Ontario’s colleges and universities minister is expected to announce funding Monday for post-secondary institutions to respond to their precarious finances.
The $1.2-billion package will include a roughly $900 million stabilization fund delivered to colleges and universities over three years, a source with knowledge of the province’s plans told CBC Toronto last week.
Funding will be allocated based on the needs of individual institutions who apply for it, the source said. It will be conditional on audits and the government will be looking for financial efficiencies, according to the source.
There will also be no tuition fee increases for three years, the source said.
A government-commissioned report released in November said that low levels of provincial funding to colleges and universities combined with a tuition cut and freeze in 2019 are posing a “significant threat” to the financial sustainability of the sector.
The report said that funding for publicly assisted colleges for full-time domestic students is at a lower level than every other province, while the Council of Ontario Universities has said at least 10 universities are facing operating deficits.
The expert panel recommended a one-time, 10 per cent increase in per-student funding to colleges and universities followed by inflationary increases in subsequent years, as well as a five per cent increase in tuition along with an “equally generous” increase to student aid.
Premier Doug Ford has already ruled out any tuition fee increases, but Colleges and Universities Minister Jill Dunlop is set to make an announcement today.
Dunlop’s announcement is set to come as post-secondary institutions have recently been saying their situation has grown even more dire following a federal announcement earlier this year that the number of visas for international undergraduate students will be slashed, with Ontario seeing its allotment cut in half.
A report last year by Higher Education Strategy Associates said Ontario’s post-secondary funding is “abysmal” and raising spending to the average of the other nine provinces would require $7.1 billion per year in additional funding — much higher than the current level of operating funding at around $5 billion.
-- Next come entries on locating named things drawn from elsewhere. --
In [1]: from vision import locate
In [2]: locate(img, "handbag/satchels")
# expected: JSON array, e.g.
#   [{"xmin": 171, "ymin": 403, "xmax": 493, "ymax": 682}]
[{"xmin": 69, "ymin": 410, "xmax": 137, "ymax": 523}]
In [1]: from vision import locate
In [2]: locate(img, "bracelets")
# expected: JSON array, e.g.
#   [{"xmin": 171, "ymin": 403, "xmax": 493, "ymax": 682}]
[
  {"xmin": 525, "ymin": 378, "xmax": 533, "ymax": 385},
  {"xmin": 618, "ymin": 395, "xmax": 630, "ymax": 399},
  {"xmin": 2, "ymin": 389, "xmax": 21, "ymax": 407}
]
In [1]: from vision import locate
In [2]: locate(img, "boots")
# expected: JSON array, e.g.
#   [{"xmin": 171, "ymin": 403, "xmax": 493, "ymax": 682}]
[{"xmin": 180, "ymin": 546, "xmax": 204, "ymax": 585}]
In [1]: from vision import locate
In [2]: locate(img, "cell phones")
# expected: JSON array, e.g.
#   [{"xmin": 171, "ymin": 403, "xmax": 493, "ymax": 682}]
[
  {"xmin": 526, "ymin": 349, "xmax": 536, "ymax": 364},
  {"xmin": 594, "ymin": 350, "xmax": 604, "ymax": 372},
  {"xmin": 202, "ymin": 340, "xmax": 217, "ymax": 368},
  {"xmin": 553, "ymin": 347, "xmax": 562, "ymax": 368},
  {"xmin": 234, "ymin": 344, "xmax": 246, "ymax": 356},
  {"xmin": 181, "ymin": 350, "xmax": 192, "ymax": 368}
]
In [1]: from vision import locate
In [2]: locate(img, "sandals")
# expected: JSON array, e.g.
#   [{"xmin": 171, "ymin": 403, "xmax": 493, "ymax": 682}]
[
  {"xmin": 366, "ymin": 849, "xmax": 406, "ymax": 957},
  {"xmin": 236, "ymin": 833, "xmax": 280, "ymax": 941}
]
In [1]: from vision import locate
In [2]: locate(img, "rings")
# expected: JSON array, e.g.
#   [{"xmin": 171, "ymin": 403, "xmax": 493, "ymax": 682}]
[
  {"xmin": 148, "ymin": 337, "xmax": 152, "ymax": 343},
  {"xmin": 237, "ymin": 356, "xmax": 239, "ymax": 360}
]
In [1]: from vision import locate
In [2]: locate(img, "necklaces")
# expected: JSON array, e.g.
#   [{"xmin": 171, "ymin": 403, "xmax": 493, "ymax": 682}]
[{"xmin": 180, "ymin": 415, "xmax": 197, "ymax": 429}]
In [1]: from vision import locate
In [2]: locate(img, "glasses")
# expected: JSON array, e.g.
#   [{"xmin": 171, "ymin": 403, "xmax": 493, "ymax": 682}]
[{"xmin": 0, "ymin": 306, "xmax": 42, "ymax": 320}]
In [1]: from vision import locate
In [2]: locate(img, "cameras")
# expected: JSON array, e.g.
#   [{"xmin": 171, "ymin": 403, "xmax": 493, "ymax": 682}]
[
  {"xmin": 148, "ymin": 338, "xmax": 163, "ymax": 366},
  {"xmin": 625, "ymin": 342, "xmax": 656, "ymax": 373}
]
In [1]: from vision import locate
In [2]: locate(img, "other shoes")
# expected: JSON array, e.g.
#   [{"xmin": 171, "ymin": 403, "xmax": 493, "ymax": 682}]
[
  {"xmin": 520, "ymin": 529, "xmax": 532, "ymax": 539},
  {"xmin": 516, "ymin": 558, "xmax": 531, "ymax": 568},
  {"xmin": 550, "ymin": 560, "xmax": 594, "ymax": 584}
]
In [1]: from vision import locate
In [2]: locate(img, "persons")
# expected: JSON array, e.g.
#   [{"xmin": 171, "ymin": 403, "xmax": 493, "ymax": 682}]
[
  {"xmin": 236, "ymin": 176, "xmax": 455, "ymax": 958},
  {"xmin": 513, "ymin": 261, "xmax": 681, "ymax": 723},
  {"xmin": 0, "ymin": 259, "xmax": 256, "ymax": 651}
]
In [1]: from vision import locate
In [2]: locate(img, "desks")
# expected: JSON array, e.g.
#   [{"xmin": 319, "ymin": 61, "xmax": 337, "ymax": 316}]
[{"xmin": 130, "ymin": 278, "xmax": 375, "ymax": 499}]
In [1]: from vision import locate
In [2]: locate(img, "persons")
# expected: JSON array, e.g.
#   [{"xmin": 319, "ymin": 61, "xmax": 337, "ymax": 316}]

“No province has underfunded post-secondary education more, and no province’s institutions have found so many ways to raise money from private sources,” the strategy firm wrote.
“On a per-student basis, the province funds universities at 57 per cent of the average of the other nine provinces; on the college side it is a mere 44 per cent. It is tenth out of ten in every interprovincial comparison of financing.”
The low levels of government funding have caused post-secondary institutions to increasingly turn to international student tuition fees, which are much higher than the rates for Canadian students.
Average university fees in 2020-21 were $7,938 for domestic undergraduate students and $40,525 for international undergraduate students, the auditor general said in a 2022 report.
The Smart Prosperity Institute, a University of Ottawa-based think tank, reported last year that Ontario universities nearly doubled international student enrolment between 2014 and 2015, and 2021 and 2022, and colleges more than tripled international enrolment.
Ontario’s government-commissioned report on post-secondary finances said international student revenue is now fundamental to the sector’s viability, greatly raising institutions’ risk exposure.